Single-cell RNA sequencing reveals a B cell-related immunosuppressive landscape and a potential suppressor in hepatocellular carcinoma.

BACKGROUND

The sophisticated tumour microenvironment is responsible for the malignant progression and poor prognosis of hepatocellular carcinoma (HCC). Discovering new therapeutic targets is desired for the preferable treatment of HCC patients.

METHODS

To characterize the HCC microenvironment, the single-cell transcriptomes of HCC tissues and corresponding noncancerous tissues were analysed. Differentially expressed genes (DEGs), enriched pathways and subgroups were analysed in B cells. Moreover, heterogeneity between malignant and normal hepatocytes was further investigated, which revealed potential biomarkers for HCC progression. The candidate biomarkers were further explored in datasets from The Cancer Genome Atlas (TCGA) and Genotype-Tissue Expression (GTEx) databases. Serum amyloid A2 (SAA2) was detected and further validated in HCC tissues by immunohistochemistry (IHC) and western blot analysis. The biological roles of SAA2 were further investigated in HCC cells.

RESULTS

The number of B cells in HCC tissues was significantly lower than that in noncancerous tissues, which may result in an immunosuppressive status of the HCC microenvironment.
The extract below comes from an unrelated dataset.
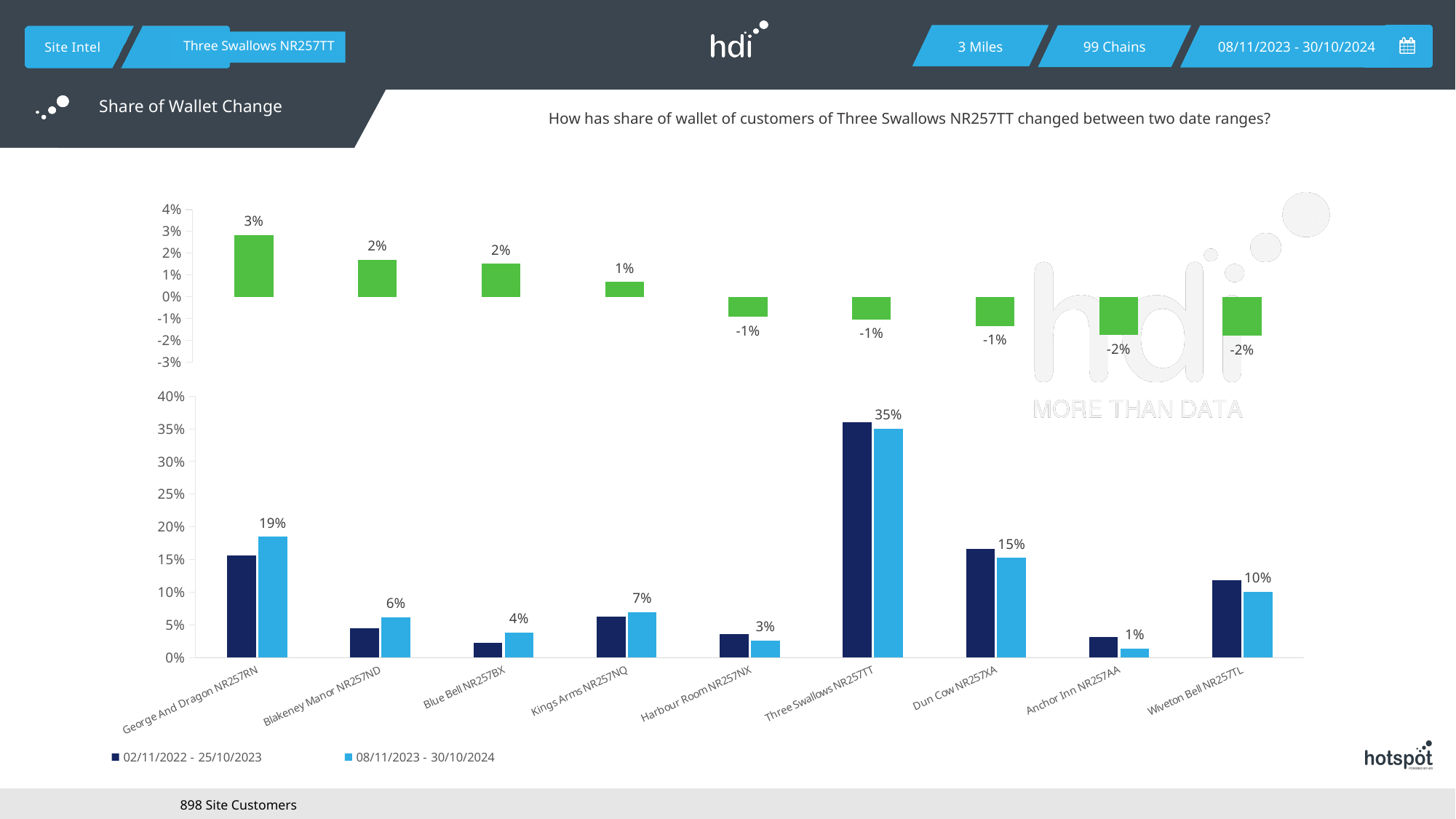
In the bottom chart, is the 02/11/2022 - 25/10/2023 share of wallet for Three Swallows NR257TT greater or less than 30%? greater In the top chart, how many categories have a negative share of wallet change? 5 In the bottom chart, which category has the lowest share of wallet in the 08/11/2023 - 30/10/2024 period? Anchor Inn NR257AA What type of chart is the bottom chart? Bar chart In the bottom chart, which is larger for Kings Arms NR257NQ: the 02/11/2022 - 25/10/2023 bar or the 08/11/2023 - 30/10/2024 bar? 08/11/2023 - 30/10/2024 In the bottom chart, what is the share of wallet for Three Swallows NR257TT in the 08/11/2023 - 30/10/2024 period? 35% In the top chart, what is the share of wallet change for George And Dragon NR257RN? 3% In the top chart, what is the share of wallet change for Anchor Inn NR257AA? -2% In the top chart, which category has the highest share of wallet change? George And Dragon NR257RN In the bottom chart, what is the share of wallet for Dun Cow NR257XA in the 08/11/2023 - 30/10/2024 period? 15% In the bottom chart, what is the difference between the 08/11/2023 - 30/10/2024 share of wallet for George And Dragon NR257RN and Wiveton Bell NR257TL? 9% How many series does the legend of the bottom chart list? 2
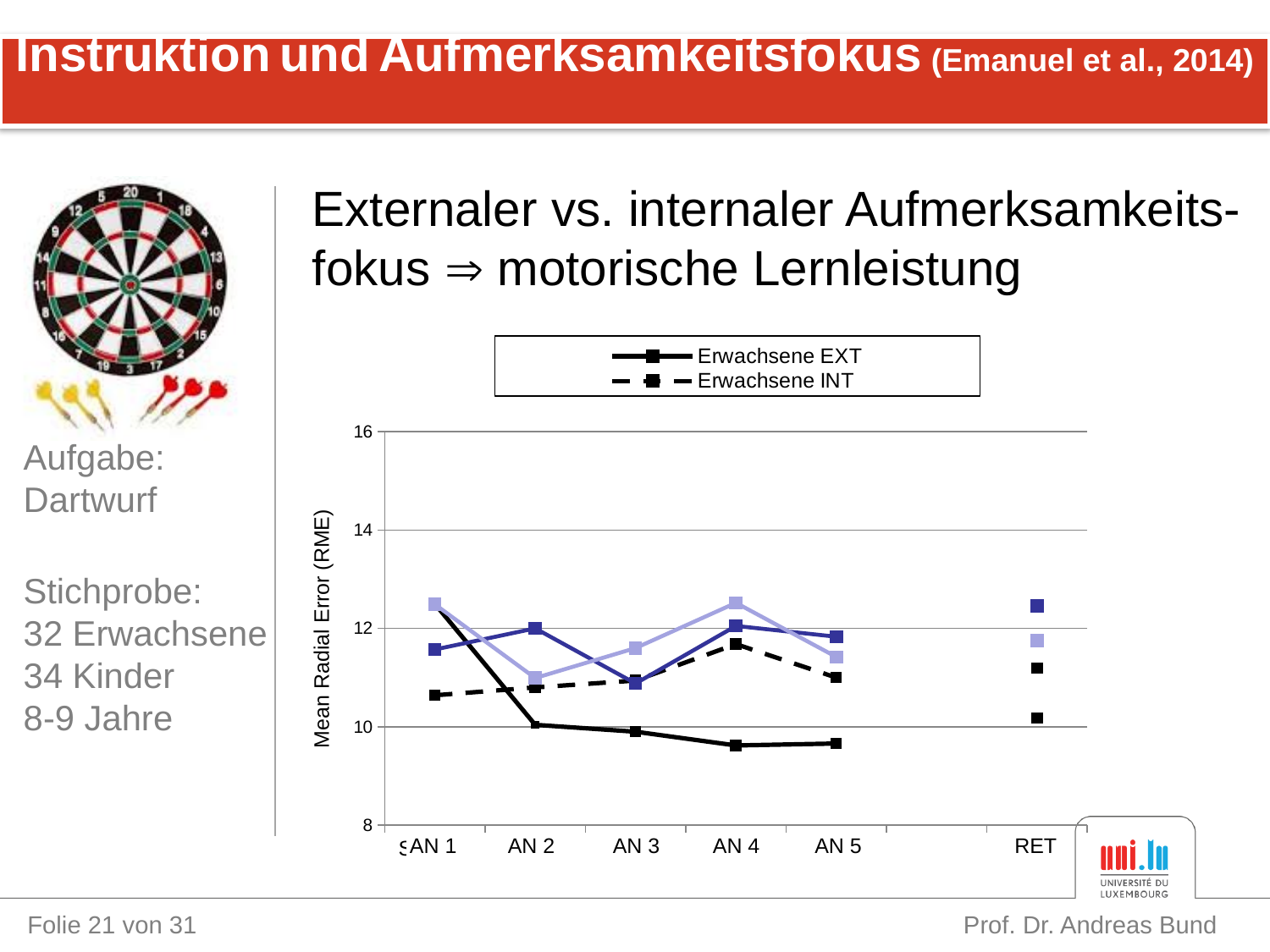
Is the value for Erwachsene EXT at AN 1 greater or less than 12? greater How many categories are shown on the x axis of the chart? 6 Which two series are named in the chart legend? Erwachsene EXT and Erwachsene INT What is the label of the y axis of the chart? Mean Radial Error (RME) Is the value for Erwachsene INT at AN 1 greater or less than 12? less What kind of chart is shown on the slide? line chart How many series does the chart legend list? 2 At AN 5, which series has the higher value, Erwachsene EXT or Erwachsene INT? Erwachsene INT At which x-axis category does the Erwachsene EXT series reach its highest value? AN 1 Is the value for Erwachsene EXT at AN 4 greater or less than 10? less Does the Erwachsene INT series rise or fall from AN 1 to AN 4? rise Does the Erwachsene EXT series rise or fall from AN 1 to AN 5? fall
Differentially expressed genes (DEGs) and functional enrichment analysis revealed that B cells might participate in the immunosuppression of HCC by regulating lipid metabolism. Analysis on B cell subgroups demonstrated Naïve B cells were significantly reduced in HCC tissues compared with noncancerous tissues, which indicated that Naïve B cells might be pivotal in the B cell-related immunosuppressive landscape in HCC. Further analysis of hepatocytes revealed highly expressed genes in normal hepatocytes derived from noncancerous liver tissues, which were validated in datasets from The Cancer Genome Atlas (TCGA) and Genotype-Tissue Expression (GTEx) databases. Interestingly, serum amyloid A2 (SAA2) was highly expressed in normal liver tissues compared with HCC tissues. The results were validated in clinical HCC samples by immunohistochemistry (IHC) and western blot assays. Moreover, investigations in HCC cells revealed that SAA2 acted as a tumour suppressor in HCC progression.

CONCLUSIONS

Taken together, the present findings elucidated the B cell-related immunosuppressive landscape in HCC and identified SAA2 as a novel suppressor in HCC, providing a better understanding of the HCC landscape and suggesting a promising therapeutic target for HCC patients.